» **STATED PROBLEM**:
Take the listing from the line containing "Which item in" through its final line, inclusive, and change every "metres" to "meters", leaving everything else the same.

» **DATASET ENTRIES**:
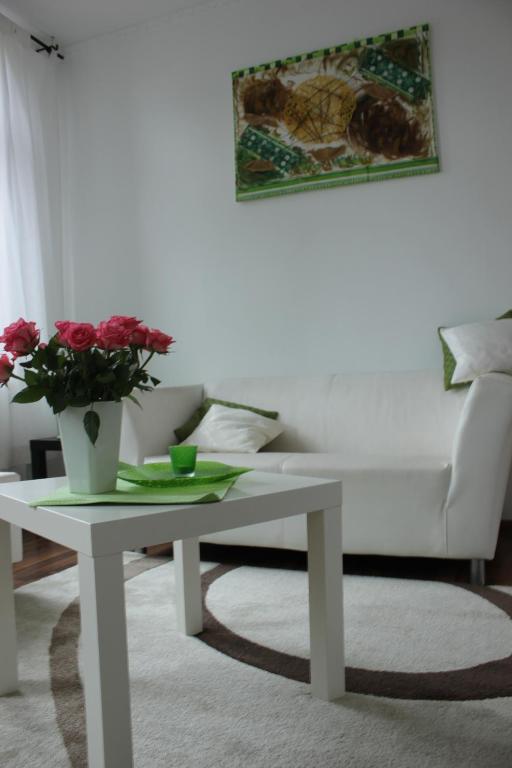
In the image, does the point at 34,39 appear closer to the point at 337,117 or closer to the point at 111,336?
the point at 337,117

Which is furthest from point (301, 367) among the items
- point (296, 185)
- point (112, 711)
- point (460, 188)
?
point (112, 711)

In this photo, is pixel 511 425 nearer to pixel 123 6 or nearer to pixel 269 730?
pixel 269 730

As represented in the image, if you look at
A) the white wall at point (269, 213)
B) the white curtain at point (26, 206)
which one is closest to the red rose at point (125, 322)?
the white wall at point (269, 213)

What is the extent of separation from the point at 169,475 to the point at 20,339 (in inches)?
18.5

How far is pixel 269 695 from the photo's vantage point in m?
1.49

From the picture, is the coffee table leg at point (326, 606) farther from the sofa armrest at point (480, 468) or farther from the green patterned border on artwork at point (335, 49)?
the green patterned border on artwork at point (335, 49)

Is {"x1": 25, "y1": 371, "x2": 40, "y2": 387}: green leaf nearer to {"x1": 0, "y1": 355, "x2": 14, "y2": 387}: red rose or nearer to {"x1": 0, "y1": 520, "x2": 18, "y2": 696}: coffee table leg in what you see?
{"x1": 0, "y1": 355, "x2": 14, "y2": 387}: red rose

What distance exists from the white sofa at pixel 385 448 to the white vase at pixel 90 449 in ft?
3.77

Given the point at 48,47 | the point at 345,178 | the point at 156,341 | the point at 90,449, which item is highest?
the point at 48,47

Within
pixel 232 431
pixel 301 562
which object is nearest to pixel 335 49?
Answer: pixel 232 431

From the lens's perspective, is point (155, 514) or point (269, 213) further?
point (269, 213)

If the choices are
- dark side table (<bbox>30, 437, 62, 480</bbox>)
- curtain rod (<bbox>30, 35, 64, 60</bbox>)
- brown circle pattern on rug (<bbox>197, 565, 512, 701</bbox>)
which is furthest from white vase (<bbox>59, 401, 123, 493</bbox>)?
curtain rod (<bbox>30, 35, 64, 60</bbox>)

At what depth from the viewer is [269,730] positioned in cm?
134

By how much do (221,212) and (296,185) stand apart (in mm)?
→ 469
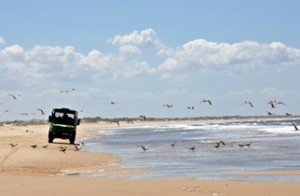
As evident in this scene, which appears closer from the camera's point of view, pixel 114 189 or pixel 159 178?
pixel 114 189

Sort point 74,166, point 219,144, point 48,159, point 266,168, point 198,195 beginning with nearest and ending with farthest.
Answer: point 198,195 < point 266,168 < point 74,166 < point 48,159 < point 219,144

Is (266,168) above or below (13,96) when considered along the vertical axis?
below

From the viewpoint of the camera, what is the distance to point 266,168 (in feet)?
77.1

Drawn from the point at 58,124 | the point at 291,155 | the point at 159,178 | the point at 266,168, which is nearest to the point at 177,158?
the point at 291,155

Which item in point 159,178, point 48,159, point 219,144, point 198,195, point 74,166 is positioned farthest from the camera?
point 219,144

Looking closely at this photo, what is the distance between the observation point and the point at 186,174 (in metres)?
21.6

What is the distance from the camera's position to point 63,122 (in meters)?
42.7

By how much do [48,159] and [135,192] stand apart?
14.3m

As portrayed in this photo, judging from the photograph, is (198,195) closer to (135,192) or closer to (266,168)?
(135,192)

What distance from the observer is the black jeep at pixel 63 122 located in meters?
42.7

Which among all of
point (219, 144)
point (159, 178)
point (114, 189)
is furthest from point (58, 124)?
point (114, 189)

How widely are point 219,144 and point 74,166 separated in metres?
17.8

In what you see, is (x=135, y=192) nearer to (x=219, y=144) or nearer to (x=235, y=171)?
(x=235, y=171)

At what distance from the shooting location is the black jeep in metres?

» **IN RESPONSE**:
Which item in point 159,178, point 48,159, point 219,144, point 198,195, point 74,166 is positioned farthest from the camera?
point 219,144

Looking closely at this photo, what is the distance between the observation point and the point at 186,174 (in meters)?
21.6

What is the distance from the camera's position to point 63,122 (in meters)?
42.7

By how much do [48,159] and [135,192] stand apart?
14.3m

As portrayed in this photo, judging from the photograph, is (198,195) closer to (135,192) or closer to (266,168)?
(135,192)

What distance from the observer is the black jeep at pixel 63 122 located in meters?
42.7

Which among all of
point (219, 144)
point (159, 178)
point (114, 189)
is furthest from point (58, 124)?
point (114, 189)

How widely are point 219,144 and point 74,166 separated in meters?
17.8

In what you see, is (x=135, y=192) nearer to (x=219, y=144) or nearer to (x=235, y=171)?
(x=235, y=171)

At what distance from the shooting location is the black jeep in meters?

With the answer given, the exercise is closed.